Capture d'écran David Black, Sterling Downey et Samantha Kris dans la vidéo.

L’itinérance afflige Montréal depuis des lustres et, pour autant l’enrayer qu’aider les gens dans la rue, quelques citoyens ont décidé d’interpeler les milléniaux avec une vidéo mise en ligne jeudi. Le conseiller de Projet Montréal dans Verdun, Sterling Downey, tient un rôle central dans ce clip teinté d’humour, lui-même particulièrement touché par cet enjeu en raison de son passé.

Le porte-parole en matière d’itinérance de l’opposition officielle côtoie depuis plus d’une vingtaine d’années  cette population, dans laquelle il a failli basculer.

En 2008, lors d’une dépression majeure, alors qu’il n’a pas de travail et qu’il ne peut plus payer ses factures, M. Downey effectue une tentative de suicide. Cinq ans plus tard, il deviendra conseiller municipal.

«Je n’ai jamais vu aucune différence entre eux et moi. Ça peut arriver à n’importe qui, n’importe quand.

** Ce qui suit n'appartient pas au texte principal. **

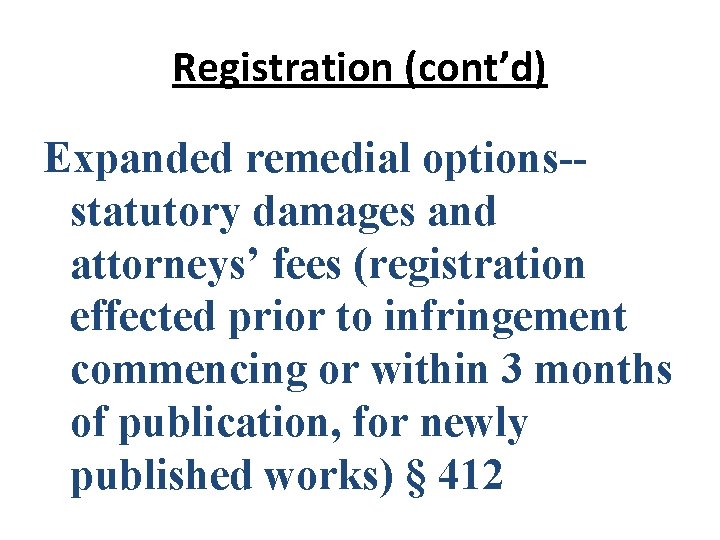 Registration (cont’d) Expanded remedial options-statutory damages and attorneys’ fees (registration effected prior to infringement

Il faut surtout se rappeler que les personnes itinérantes sont aussi des citoyens et qu’on peut toujours les aider», soutient M. Downey.

Soulignant que le fait qu’il ne consomme pas d’alcool ou de drogue l’a aidé à combattre ses moments noirs, le politicien croit que les projets peuvent sortir des gens de la rue, comme la construction d’un skatepark à Notre-Dame-de-Grâce qui lui avait permis de faire de belles rencontres et d’avoir une raison de vivre.

Lorsqu’il ouvre la galerie d’art urbain Fresh Paint sur Sainte-Catherine en 2011, M. Downey offre aux sans-abris du quartier d’entrer dans son local afin de s’y réchauffer. Il connait bien le secteur et ses résidents, puisque c’est sur cette même rue, entre Saint-Denis et Saint-Laurent, qu’il a fondé le festival de graffiti Under Pressure, il y a 22 ans.

Succès
En seulement 8 heures sur la toile, la vidéo du site MTL Blurb a été visionnée plus de 14 000 fois. On peut y voir des scènes touchantes filmées dans la rue avec des sans-abris en décembre, entrecoupées de transitions avec le conseiller municipal barbu.

Sous le thème «Ce n’est pas parce que tu n’as pas d’adresse qu’on n’est pas voisins», le segment fait part de trucs pour venir en aide aux itinérants.

«On voulait donner un spin différent à la cause avec l’humour. On a également essayé de souligner l’humanité des personnes itinérantes», décrit l’une des conceptrices de la vidéo, Samantha Kris, qui développe le marketing et les stratégies de marques d’entreprises.

Mme Kris et ses partenaires espèrent ainsi attirer l’attention des jeunes et d’organisations qui peuvent aider les plus démunis sur cet enjeu.

Contenu pertinent
Pour le coordonnateur du Réseau d’aide aux personnes seules et itinérantes de Montréal (RAPSIM), Pierre Gaudreau, la vidéo est pertinente à bien des égards.

«Elle démontre bien une partie de la réalité des personnes itinérantes. C’est bon aussi que le public puisse savoir qu’il peut aider d’autres façons qu’en donnant de l’argent», estime-t-il.

Dans le clip de presque six minutes, on peut voir les intervenants discuter avec des SDF, leur offrir de la nourriture pour leur chien notamment.

«Souvent on croise les mêmes itinérants dans notre quotidien. Ça vaut la peine d’apprendre à les connaître, vous pouvez faire une réelle différence dans leur vie», indique le conseiller Downey.

Augmentation de 10%
En un an, le RAPSIM a calculé que le nombre de nuitées dans des centres d’hébergement d’urgence montréalais avait augmenté de 10% pour les centres réservés aux hommes et de 8% pour ceux aux femmes.

M. Gaudreau applaudit certaines mesures municipales comme la politique d’inclusion sociale où la ville et le gouvernement du Québec paient pour des logements sociaux lorsque des condos sont bâtis, il déplore des promesses non tenues.

«Il faut sauver les maisons de chambre et empêcher de les transformer en copropriétés, c’est souvent le dernier rempart contre l’itinérance, sans parler du bilan du profilage que la police effectue envers les SDF.»

Selon un recensement effectué par la Ville lors d’une seule soirée en mars 2015, il y aurait 3 016 itinérants à Montréal, un nombre circonstanciel qui ne reflète pas la réalité complète d’après le coordonnateur. Une étude effectuée en 1998 par Louise Fournier sur un an dénombrait environ 15 000 sans-abris dans la métropole.

On peut estimer que plus de 115 000 personnes ont vécu une situation d’itinérance dans leur vie à Montréal d’après Statistiques Canada.